– Значит, бар «Гарри» вам не нравится? – сказала я, когда он пододвинул мне стул.
– Нет. Я не люблю бар «Гарри», – ответил он. – Это единственное место в Венеции, в котором я стараюсь не бывать ни при каких условиях.
Моя попытка завязать разговор скорее всего оказалась не самой удачной. Френк Джерард отвечал механически, и у меня создалось впечатление, что его не интересуют ни мои вопросы, ни его ответы. Похоже, он присматривался ко мне, я чувствовала, что он не сводит глаз с моего лица. Кроме того, им владело какое-то странное напряжение. Время от времени, когда он отводил глаза, я украдкой бросала на него взгляд.

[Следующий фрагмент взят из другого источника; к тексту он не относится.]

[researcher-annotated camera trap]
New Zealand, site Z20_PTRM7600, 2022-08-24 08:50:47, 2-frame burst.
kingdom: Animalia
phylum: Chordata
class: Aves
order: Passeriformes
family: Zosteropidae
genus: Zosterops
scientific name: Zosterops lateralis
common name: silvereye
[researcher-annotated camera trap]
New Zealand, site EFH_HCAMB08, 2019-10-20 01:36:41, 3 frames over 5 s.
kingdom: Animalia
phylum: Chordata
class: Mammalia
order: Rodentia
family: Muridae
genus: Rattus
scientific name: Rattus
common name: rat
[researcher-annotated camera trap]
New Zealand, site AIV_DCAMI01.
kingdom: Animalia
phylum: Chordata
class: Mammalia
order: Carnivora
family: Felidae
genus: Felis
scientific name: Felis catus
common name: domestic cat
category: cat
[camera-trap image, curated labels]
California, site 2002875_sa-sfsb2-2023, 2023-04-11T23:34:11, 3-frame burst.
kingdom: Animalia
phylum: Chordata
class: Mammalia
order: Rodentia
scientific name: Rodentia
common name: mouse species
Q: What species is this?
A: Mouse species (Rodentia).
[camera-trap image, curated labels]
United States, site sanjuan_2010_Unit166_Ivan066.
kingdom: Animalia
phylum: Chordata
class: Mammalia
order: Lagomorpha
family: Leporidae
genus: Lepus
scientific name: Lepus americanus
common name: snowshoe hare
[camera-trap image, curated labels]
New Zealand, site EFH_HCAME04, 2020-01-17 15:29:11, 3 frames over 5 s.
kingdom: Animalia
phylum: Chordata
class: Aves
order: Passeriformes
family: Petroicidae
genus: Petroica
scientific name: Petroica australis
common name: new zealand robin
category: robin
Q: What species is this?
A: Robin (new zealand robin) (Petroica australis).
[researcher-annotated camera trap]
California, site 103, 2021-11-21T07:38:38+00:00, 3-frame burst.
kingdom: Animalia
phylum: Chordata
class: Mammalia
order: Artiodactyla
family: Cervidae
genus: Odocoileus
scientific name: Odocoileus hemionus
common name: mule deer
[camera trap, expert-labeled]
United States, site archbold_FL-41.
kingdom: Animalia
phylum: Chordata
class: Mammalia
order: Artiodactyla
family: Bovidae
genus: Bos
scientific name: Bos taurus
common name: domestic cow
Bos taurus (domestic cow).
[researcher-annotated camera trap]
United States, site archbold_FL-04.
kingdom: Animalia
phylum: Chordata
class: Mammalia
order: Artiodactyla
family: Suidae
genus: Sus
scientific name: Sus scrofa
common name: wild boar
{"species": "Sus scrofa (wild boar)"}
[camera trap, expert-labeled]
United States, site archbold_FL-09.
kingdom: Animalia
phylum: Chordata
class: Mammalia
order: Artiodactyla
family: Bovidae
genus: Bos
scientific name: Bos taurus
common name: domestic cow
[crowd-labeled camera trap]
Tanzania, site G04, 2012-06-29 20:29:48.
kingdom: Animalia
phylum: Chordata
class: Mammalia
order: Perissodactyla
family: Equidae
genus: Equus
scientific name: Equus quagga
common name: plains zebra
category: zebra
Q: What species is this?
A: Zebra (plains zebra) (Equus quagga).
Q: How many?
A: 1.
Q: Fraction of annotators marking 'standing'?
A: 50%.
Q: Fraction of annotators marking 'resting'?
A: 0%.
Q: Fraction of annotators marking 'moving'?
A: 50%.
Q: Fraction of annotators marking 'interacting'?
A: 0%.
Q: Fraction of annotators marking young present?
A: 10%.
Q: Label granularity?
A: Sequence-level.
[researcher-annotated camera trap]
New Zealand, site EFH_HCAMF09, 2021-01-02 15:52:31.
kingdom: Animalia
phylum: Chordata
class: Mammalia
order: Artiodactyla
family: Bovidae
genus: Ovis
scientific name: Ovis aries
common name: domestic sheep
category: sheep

Когда принесли кампари, ободки стаканов были покрыты сахарной пудрой: это я запомнила. Напиток имел цвет жидкого рубина. На внешней стенке стаканов блестели капельки влаги, и я не отрывала от них глаз, пока мы разговаривали. Я была застенчива – результат того, что Констанца старалась господствовать в любой ситуации. Я не умела вести разговор, чувствовала себя неловко. Я никогда раньше не оставалась наедине с Френком Джерардом и поймала себя на том, что побаиваюсь его.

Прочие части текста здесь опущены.